Por fim, a escola que opta pela transformação
do cotidiano assume um compromisso social em educação pois
reconhece que o mesmo é valor humano e direito fundamental.
"Muitas coisas de que temos necessidade
podem esperar, a criança não pode esperar. Agora mesmo ela
cresce, consolida seus ossos, cria seu sangue e ensaia seus
sentidos.Não se lhe pode responder amanhã: ela se chama agora."
(Gabriela Mistral)
A educação do cotidiano requer um educador
que conheça sua tarefa e faça o que deve ser feito. Um educador
capaz de viver pessoal e comunitariamente sua experiência
educativa, apaixonado pelo que faz porque é alguém desacomodado.

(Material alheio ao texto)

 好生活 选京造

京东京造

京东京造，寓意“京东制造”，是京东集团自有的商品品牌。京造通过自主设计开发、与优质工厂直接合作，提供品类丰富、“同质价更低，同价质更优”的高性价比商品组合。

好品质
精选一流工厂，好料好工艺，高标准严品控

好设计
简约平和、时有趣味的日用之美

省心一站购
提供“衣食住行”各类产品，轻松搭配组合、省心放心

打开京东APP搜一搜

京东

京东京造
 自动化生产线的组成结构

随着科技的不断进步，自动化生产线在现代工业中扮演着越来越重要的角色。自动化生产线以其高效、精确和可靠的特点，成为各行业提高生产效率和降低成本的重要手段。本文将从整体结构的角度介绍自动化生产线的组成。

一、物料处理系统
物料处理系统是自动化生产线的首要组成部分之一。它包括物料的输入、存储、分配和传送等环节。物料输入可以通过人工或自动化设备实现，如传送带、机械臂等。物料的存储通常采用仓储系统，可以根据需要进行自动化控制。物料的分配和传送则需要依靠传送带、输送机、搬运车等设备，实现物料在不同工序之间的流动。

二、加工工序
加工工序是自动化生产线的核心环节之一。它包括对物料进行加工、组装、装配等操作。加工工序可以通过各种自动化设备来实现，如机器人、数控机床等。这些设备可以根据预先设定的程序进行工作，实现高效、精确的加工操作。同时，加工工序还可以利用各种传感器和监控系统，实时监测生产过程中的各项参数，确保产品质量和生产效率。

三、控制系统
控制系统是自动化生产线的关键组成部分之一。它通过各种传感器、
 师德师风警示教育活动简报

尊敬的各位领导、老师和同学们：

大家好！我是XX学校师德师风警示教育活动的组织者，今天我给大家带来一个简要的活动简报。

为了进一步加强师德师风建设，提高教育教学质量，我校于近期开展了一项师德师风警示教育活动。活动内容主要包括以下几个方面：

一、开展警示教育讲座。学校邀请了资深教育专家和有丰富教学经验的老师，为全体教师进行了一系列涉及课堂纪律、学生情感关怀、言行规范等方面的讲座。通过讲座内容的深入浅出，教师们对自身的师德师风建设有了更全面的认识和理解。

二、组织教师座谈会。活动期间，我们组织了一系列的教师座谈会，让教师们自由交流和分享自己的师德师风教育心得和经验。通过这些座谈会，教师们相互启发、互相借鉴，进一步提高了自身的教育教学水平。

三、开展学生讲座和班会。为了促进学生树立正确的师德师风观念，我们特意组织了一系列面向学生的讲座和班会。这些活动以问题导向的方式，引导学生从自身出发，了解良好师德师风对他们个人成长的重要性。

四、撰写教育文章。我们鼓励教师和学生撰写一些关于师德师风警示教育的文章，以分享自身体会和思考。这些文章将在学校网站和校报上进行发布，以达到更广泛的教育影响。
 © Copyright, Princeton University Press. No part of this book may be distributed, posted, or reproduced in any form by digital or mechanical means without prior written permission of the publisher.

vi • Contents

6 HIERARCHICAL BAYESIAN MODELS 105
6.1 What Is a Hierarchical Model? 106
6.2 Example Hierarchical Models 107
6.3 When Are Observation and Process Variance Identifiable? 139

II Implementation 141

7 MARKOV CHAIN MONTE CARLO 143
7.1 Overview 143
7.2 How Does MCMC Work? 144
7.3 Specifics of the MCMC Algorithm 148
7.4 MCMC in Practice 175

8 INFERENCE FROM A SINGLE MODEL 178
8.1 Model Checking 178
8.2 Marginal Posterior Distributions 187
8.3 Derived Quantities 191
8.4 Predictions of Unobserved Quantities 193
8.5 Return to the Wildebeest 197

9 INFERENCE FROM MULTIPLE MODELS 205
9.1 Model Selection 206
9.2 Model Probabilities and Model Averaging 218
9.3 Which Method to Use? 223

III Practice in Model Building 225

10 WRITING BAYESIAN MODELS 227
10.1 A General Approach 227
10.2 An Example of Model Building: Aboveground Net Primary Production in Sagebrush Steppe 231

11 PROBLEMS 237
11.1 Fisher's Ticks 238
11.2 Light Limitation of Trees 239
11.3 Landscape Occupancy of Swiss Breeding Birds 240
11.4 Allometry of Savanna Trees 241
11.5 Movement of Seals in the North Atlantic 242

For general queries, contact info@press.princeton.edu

Sua metodologia de trabalho provoca revisão de vida e constante
convite para uma interação de grupo. Tem convicção e conduz
de forma afetiva as questões centrais que envolvem as vidas
das crianças, adolescentes e jovens com quem trabalha. Possui
liderança sem tolher a liberdade de participação. Sua grande
gratificação é perceber o despertar de sujeitos dotados de
autonomia moral e intelectual. O educador do cotidiano conhece
as causas de suas lutas. É alguém que usa o espaço do seu
fazer técnico para deixar-se perpassar pelas grandes questões
da vida humana que chegam na chamada transversalidade. Enfim,
é alguém que revisa sempre sua vida e sua prática social.
Pergunta sempre pelos valores e pelas causas que norteiam
seu fazer educativo. Assume o seu projeto político pedagógico
como testemunho da palavra empenhada.
Paulo Freire, entre tantas coisas marcantes
que nos legou, deixou-nos uma provocação que nasceu de uma
das muitas falas suas, cujo título sugestivo foi traduzido
numa pergunta "COMO COMEÇAR SEGUNDA FEIRA"?
Não pare de sonhar. Persiga a Utopia.
"Ela está no horizonte. Aproximo-me dois
passos, caminho dez passos e o horizonte fica dez passos mais
longe. Por muito que eu caminhe, nunca o alcançarei.
Para que serve a UTOPIA? Serve para isso: para caminhar."
(Eduardo Galeano)
Este é o convite que faço a todos nós. A você
que me lê e que lerá o conjunto desta obra convido a, corajosamente,
revisar a forma como anda acontecendo o seu cotidiano educativo
e, nele, como se inserem as vivências de construção da paz.
Peço mais: discuta isso na sua escola. Problematize. Pergunte.
Inquiete. Desacomode. Questione certezas. Trabalhe em grupo.
Saia para conhecer sua comunidade.
É preciso ser permanentemente um aprendiz.